Sektörel istihdamda yüzde 70’lere yaklaşan oran ile en yaygın eğitim düzeyinin lise muzunu olduğu lojistik sektöründe nitelikli insan kaynağına olan talep ve beklenti giderek artıyor. Bu anlamda Türkiye’de lojistik eğitimi veren üniversite ve yüksekokulların sayısında da son yıllarda ciddi artış yaşandı.
Ön lisans mezunları da eklendiğinde yüksek öğretim mezunu çalışan sayısı yüzde 30 civarında olan sektörde alaylı tabir edilen kesimin yerini yavaş yavaş üniversite mezunlarının aldığını işaret ediyor. Sektörde üniversite muzunu çalışan sayısı artmakla birlikte mezunların sadece yüzde 11’lik kısmını lojistik bölümü mezunu çalışanlar oluşturuyor. Özellikle endüstri mühendislerinin yoğun olarak tercih edildiği kanısının yaygın olduğu sektörde asıl büyük çoğunluğu (yüzde 37) işletme mezunları oluşturuyor.
Eğitim içerikleri her okulda farklılık gösteriyor
Türkiye çapında toplam 48 üniversite ve 50 yüksekokulda lojistik bölümü bulunuyor. 2013 yılı üniversite seçme yerleştirme sınavları kataloguna göre Türkiye’de lojistik eğitimi veren bu üniversitelerin 27 tanesinde dört yıllık lojistik bölümü bulunurken 2014 yılında bu bayı 40’a çıkmış bulunuyor. Kontenjanlar ise bin 600’den 2 bin 700’e yükseldi.
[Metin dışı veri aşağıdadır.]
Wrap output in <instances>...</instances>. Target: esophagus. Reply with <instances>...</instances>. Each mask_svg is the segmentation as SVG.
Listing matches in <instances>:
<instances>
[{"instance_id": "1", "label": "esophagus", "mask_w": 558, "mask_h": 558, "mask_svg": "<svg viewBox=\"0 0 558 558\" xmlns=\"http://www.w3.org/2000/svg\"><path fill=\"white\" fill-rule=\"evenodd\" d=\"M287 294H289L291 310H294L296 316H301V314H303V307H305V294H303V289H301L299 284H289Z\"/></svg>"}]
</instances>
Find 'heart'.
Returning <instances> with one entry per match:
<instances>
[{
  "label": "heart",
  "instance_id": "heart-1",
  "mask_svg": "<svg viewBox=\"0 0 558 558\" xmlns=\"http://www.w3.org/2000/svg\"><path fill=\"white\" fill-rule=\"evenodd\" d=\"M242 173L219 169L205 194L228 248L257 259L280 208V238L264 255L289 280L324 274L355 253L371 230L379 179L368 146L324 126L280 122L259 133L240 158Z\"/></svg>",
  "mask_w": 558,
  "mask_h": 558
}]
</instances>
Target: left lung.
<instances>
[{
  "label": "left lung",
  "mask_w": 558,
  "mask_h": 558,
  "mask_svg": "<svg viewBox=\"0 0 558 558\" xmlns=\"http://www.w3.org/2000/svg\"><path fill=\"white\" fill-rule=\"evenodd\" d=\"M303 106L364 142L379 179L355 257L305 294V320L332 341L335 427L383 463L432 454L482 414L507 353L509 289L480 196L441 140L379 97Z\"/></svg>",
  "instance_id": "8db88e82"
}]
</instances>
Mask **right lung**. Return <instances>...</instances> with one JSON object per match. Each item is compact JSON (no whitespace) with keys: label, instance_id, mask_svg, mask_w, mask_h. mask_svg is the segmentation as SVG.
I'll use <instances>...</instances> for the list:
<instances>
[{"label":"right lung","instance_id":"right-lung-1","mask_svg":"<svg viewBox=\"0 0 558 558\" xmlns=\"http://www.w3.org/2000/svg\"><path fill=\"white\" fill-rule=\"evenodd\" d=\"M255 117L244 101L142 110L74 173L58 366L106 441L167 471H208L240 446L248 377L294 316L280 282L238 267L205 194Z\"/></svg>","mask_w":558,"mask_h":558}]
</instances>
Ayrıca lojistik eğitimi Türkiye’de lise düzeyinde de verilir duruma geldi.
Lojistik eğitimi veren lise, yüksek okul ve ya üniversitelerin sayısı artmakla birlikte verilen eğitimlerin içeriği ve bu eğitimleri veren akademik kadronun sektörel anlamda yeterliliği farklılıklar gösteriyor. Ortak bir müfredatın olmadığı okullarda, lojistik branşında uzmanlaşmamış akademik kadronun kendi uzmanlıklarına göre müfredat belirlemeleri de bu farklılıkların temelinde yatan neden olarak gösteriliyor. Ancak lojistik eğitimi veren bu okullar mezun vermeye devam ettikçe ve mezunların uzmanlıkları olan sektörde akademik kariyer yapmaları ile akademisyen sorununun da zamanla ortadan kalkması bekleniyor.
Sektör ne bekliyor?
Uluslararası faaliyet gösteren lojistik sektöründe yabancı dil bilgisi de günümüzde olmazsa olmazlar arasında yer alıyor. Mevcut durumda yapancı dil bilgisi olmayan personel istihdamının yüzde 79’un üzerinde olduğu sektörde İngilizce bilen personel sayısı ortalama yüzde 4’ün biraz daha üzerinde. Mevcut rakamlar çok iç açıcı olmasa da yeni işe alım sürecinde özellikle beyaz yaka diye tabir edilen personel istihdamında yabancı dil –özellikle İngilizce- işe alımda önemli bir kriter olarak karşımıza çıkıyor. Bu nedenle de lojistik firmalarının bu alanda eğitim görmüş insan kaynağından en büyük beklentisi yabancı dil hakimiyeti.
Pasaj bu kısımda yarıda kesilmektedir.